- 本文抜粋:
==*==
任意後見契約とは?
〜もしものときに備えて、信頼できる人に“将来の安心”を託す制度〜
人は年齢を重ねると、病気や認知症などにより判断能力が低下することがあります。
そんなとき、自分の意思で生活の管理や契約手続きをするのが難しくなることも。
任意後見契約は、将来の「もしも」に備えて、信頼できる人をあらかじめ選び、財産管理や生活のサポートをお願いしておける制度です。
まだ元気なうちに、「この人なら任せられる」という人と契約を結んでおくことで、将来、認知症などになっても自分の生活をしっかり守ってもらえる仕組みです。
認知症になると、こんなことで困ることがあります…
認知症が進むと、これまで当たり前にできていたことが難しくなってしまいます。
==*==
- 課題一覧:
1) 任意後見契約の説明文で、引用符またはかぎかっこで囲まれた語句をすべて挙げること。
2) 任意後見契約の説明文のうち、「任意後見契約は、将来の「もし」から「認知症が進むと、これまで当たり前にできていたことが難しくなってしまいます。」までを、両端を含めてそのまま返してください。
==*==
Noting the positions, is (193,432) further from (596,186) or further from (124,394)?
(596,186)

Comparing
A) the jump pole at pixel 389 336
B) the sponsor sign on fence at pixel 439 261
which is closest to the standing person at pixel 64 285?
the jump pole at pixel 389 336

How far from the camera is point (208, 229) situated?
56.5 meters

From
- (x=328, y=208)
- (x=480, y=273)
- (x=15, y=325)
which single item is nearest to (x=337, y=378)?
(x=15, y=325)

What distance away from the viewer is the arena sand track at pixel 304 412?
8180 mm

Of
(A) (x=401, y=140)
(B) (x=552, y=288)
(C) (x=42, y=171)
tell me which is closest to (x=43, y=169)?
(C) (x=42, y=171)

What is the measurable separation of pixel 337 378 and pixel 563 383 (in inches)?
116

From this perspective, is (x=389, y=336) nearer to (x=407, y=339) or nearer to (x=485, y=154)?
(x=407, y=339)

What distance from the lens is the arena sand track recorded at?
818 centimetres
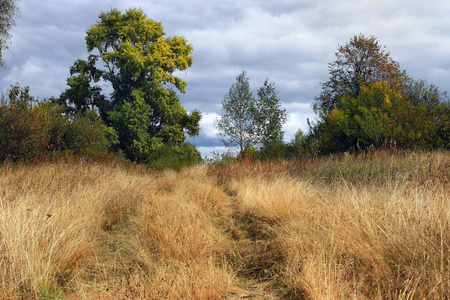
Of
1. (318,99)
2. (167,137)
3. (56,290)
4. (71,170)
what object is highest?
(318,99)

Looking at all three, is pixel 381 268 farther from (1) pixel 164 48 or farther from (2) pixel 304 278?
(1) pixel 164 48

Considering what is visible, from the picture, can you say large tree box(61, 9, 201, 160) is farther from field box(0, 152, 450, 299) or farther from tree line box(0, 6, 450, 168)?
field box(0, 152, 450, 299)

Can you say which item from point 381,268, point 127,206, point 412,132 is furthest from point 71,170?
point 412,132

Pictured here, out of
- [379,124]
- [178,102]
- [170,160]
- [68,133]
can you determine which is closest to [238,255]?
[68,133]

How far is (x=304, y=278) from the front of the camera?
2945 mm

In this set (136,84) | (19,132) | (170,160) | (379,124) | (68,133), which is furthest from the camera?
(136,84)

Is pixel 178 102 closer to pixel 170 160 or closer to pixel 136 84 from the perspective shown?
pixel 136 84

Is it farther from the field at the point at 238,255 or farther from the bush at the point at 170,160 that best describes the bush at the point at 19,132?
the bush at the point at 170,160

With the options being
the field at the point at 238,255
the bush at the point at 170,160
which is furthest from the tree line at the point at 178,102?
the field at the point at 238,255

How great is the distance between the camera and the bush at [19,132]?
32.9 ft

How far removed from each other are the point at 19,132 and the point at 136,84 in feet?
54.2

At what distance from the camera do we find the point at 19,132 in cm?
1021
==*==
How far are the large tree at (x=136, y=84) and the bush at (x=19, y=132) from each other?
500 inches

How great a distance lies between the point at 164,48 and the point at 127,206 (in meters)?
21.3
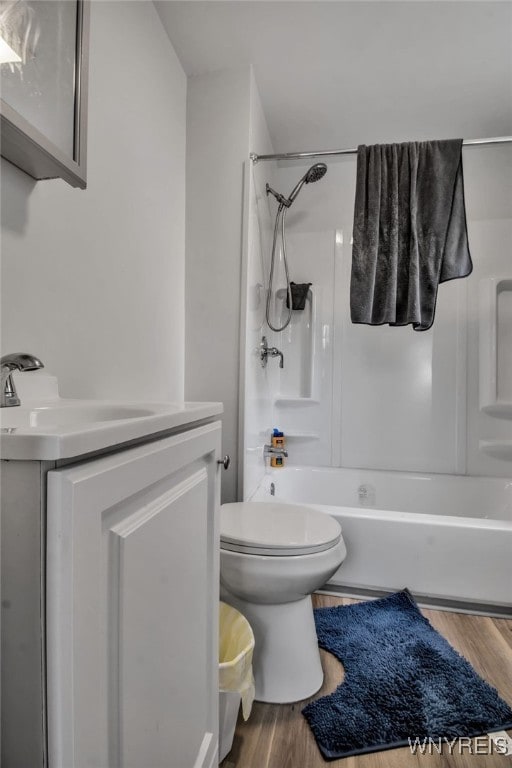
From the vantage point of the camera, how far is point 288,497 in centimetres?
==*==
- 解答:
1)
将来の安心
もしも
この人なら任せられる

2)
任意後見契約は、将来の「もしも」に備えて、信頼できる人をあらかじめ選び、財産管理や生活のサポートをお願いしておける制度です。
まだ元気なうちに、「この人なら任せられる」という人と契約を結んでおくことで、将来、認知症などになっても自分の生活をしっかり守ってもらえる仕組みです。
認知症になると、こんなことで困ることがあります…
認知症が進むと、これまで当たり前にできていたことが難しくなってしまいます。